The Spanish caravel Santa María de la…
1514 CE
The Spanish caravel Santa María de la Barca had set sail along the Central American coast under the command of Pedro de Valdivia in 1511.
The ship was sailing to Santo Domingo from Darién to inform the colonial authorities there of ongoing conflict between conquistadors Diego de Nicuesa and Vasco Nuñez de Balboa in Darién.
The ship had foundered upon a reef known as Las Víboras ("The Vipers") or, alternatively, Los Alacranes ("The Scorpions"), somewhere off Jamaica.
There were just twenty survivors from the wreck, including Captain Valdivia, Gerónimo de Aguilar and Gonzalo Guerrero.
Lacking a seaworthy vessel and provisions, the survivors fashioned a makeshift raft and drifted for thirteen days across open sea until sighting the Yucatán Peninsula, though by this point, only ten of the survivors remained alive. Guerrero and his nine surviving crew-mates were immediately apprehended by the Mayan militia of Waymil upon their landing upon the coast of Yucatán, where they were seized by Halach Uinik, a Maya lord.

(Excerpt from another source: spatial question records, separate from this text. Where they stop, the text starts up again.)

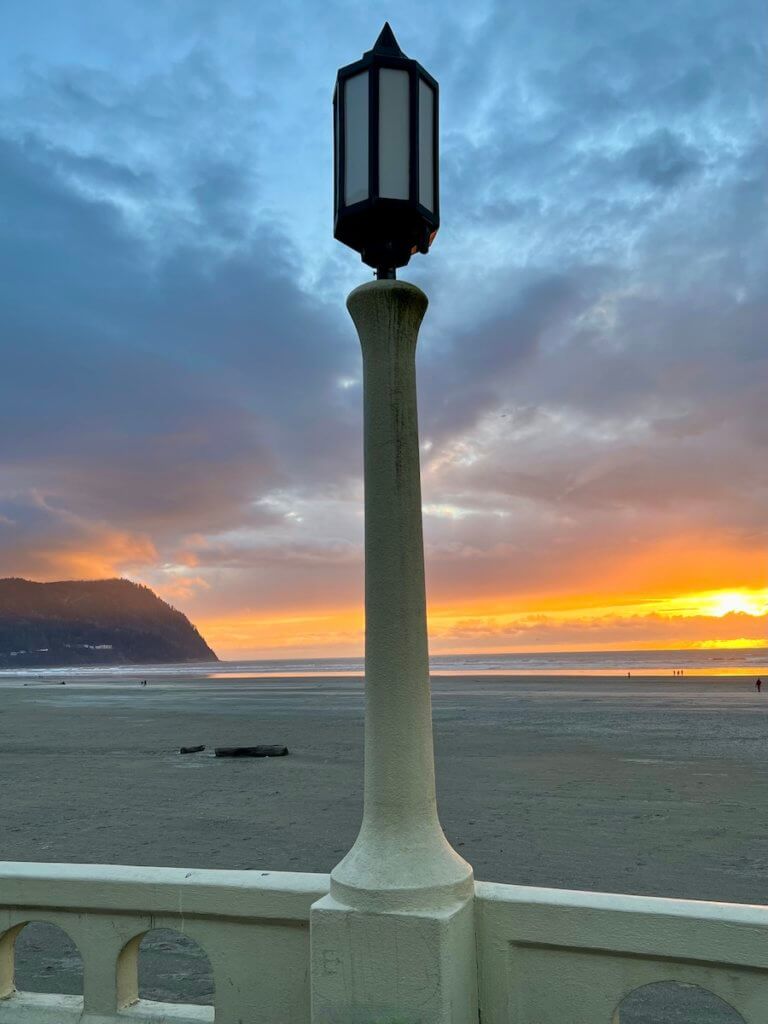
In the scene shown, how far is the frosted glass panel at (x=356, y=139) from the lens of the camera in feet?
10.8

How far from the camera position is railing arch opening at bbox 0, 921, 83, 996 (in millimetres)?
5215

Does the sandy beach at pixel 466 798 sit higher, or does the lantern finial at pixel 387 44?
the lantern finial at pixel 387 44

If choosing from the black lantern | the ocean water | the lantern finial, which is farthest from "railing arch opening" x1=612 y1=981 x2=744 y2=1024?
the ocean water

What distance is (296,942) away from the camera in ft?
10.3

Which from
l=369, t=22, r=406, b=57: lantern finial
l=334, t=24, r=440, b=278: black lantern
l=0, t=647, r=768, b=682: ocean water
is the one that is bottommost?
l=0, t=647, r=768, b=682: ocean water

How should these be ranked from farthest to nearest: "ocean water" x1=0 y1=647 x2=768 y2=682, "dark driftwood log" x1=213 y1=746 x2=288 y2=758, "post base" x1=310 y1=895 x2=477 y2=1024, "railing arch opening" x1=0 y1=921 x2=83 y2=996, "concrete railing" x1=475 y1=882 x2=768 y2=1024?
"ocean water" x1=0 y1=647 x2=768 y2=682 → "dark driftwood log" x1=213 y1=746 x2=288 y2=758 → "railing arch opening" x1=0 y1=921 x2=83 y2=996 → "post base" x1=310 y1=895 x2=477 y2=1024 → "concrete railing" x1=475 y1=882 x2=768 y2=1024

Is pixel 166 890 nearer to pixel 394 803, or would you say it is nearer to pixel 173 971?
pixel 394 803

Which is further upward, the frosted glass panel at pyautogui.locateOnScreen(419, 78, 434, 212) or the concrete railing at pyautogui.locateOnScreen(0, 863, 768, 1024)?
the frosted glass panel at pyautogui.locateOnScreen(419, 78, 434, 212)

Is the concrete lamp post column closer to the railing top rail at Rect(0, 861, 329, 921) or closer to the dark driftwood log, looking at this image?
the railing top rail at Rect(0, 861, 329, 921)

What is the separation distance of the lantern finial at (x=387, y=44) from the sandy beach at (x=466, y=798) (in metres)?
6.69

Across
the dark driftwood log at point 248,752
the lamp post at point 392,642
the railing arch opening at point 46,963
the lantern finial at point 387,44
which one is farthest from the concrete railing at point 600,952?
the dark driftwood log at point 248,752

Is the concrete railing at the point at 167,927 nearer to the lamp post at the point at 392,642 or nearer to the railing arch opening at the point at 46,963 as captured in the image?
the lamp post at the point at 392,642

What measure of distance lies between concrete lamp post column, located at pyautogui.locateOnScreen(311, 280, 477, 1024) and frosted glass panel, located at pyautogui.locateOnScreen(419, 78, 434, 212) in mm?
410

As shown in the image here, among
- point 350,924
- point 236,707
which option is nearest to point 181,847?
point 350,924
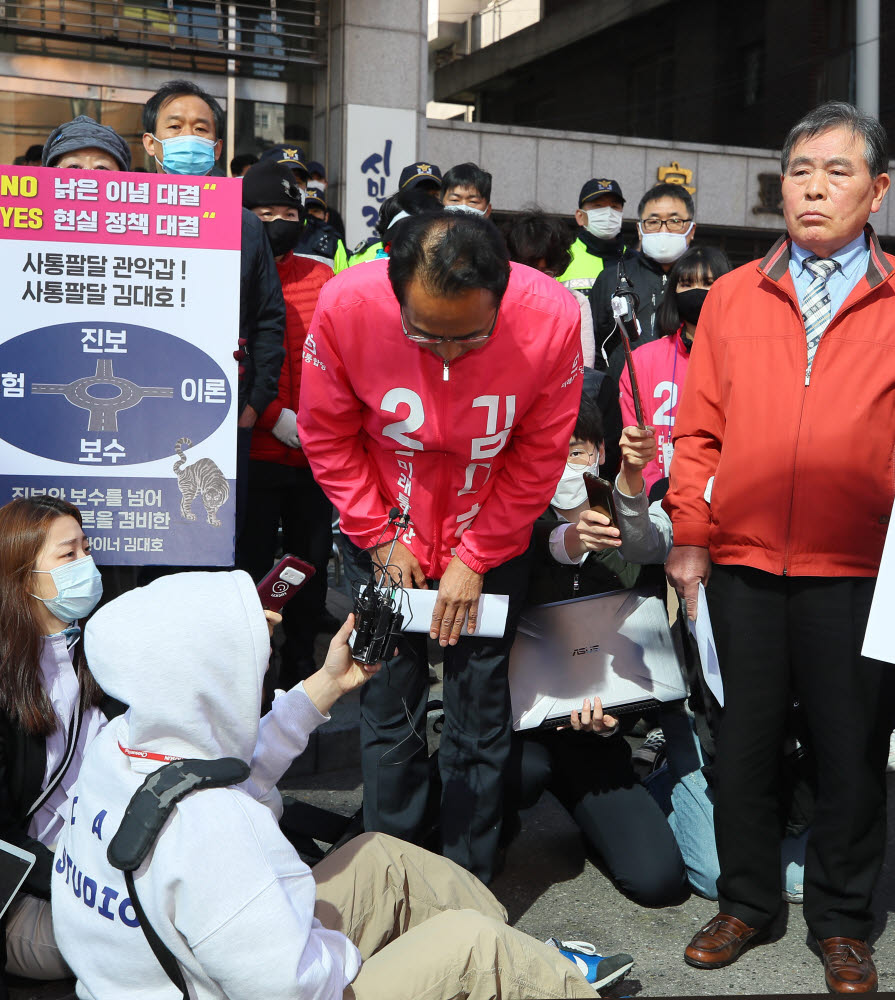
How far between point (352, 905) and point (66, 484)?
1.76m

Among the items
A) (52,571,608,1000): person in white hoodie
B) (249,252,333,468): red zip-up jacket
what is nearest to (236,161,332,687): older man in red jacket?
(249,252,333,468): red zip-up jacket

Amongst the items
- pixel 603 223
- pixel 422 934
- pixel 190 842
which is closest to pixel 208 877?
pixel 190 842

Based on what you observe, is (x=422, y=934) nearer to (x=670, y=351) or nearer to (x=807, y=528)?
(x=807, y=528)

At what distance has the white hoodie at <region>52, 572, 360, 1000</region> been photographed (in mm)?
1871

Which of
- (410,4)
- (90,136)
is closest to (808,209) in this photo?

Captain Valdivia had been sacrificed with four of his companions, their flesh served at a feast; the survivors had been forced into slavery under various provincial aristocrats.

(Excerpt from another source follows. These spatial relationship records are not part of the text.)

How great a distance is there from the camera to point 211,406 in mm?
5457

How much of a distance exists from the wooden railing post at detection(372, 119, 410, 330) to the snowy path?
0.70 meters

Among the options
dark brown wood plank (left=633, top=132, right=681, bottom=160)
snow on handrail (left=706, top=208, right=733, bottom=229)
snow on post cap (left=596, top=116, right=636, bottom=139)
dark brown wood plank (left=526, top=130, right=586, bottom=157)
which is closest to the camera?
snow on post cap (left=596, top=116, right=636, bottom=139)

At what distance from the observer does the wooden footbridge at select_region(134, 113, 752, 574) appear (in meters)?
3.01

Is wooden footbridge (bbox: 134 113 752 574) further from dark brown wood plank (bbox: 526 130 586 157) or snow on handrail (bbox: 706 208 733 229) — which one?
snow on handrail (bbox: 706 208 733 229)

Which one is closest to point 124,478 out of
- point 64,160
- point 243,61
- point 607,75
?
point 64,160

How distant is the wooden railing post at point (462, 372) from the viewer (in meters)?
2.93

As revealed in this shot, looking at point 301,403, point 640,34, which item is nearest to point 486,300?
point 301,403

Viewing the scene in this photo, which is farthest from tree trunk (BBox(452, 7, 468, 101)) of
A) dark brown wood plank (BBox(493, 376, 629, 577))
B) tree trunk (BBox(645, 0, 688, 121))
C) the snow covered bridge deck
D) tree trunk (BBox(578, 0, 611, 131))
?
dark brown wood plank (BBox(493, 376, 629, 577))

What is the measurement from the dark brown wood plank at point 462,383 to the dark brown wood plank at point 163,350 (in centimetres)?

Aguilar and Guerrero had managed to escape their captors and fled to a neighboring lord who was an enemy of Halach Uinik; he took them prisoner and kept them as slaves.

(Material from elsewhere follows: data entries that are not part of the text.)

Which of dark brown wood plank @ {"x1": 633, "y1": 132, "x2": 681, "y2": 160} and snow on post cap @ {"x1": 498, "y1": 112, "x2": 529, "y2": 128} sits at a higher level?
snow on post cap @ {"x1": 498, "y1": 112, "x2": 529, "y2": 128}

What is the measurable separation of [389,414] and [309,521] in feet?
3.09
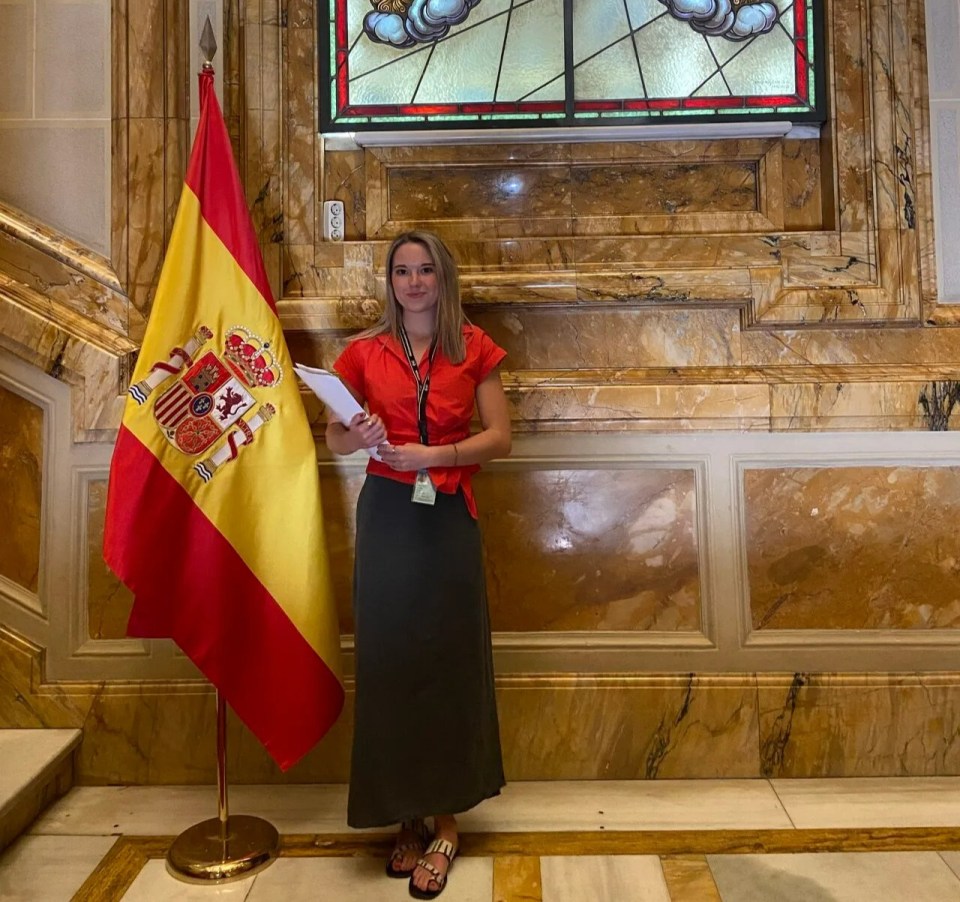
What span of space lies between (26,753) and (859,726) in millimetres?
2829

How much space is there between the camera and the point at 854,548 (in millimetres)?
2881

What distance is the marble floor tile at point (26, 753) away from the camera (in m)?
2.42

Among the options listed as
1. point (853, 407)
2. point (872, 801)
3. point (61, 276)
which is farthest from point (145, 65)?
point (872, 801)

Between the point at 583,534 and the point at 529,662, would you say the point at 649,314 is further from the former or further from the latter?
the point at 529,662

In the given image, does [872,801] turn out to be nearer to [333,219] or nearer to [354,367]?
[354,367]

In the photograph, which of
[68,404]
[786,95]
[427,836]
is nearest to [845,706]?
[427,836]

After a time, Gonzalo Guerrero had been passed as a slave to the lord Nachan Can of Chetumal, Aguilar, his crew-mate, remained a slave of the batab or mayor of Xamanha.
Guerrero, who has by now become completely Mayanized, serves his new lord with such loyalty that he is married to one of Nachan Chan's daughters, Zazil Ha, by whom he will have three children.
By 1514, Guerrero has achieved the rank of nacom, a war leader who serves against Nachan Chan's enemies.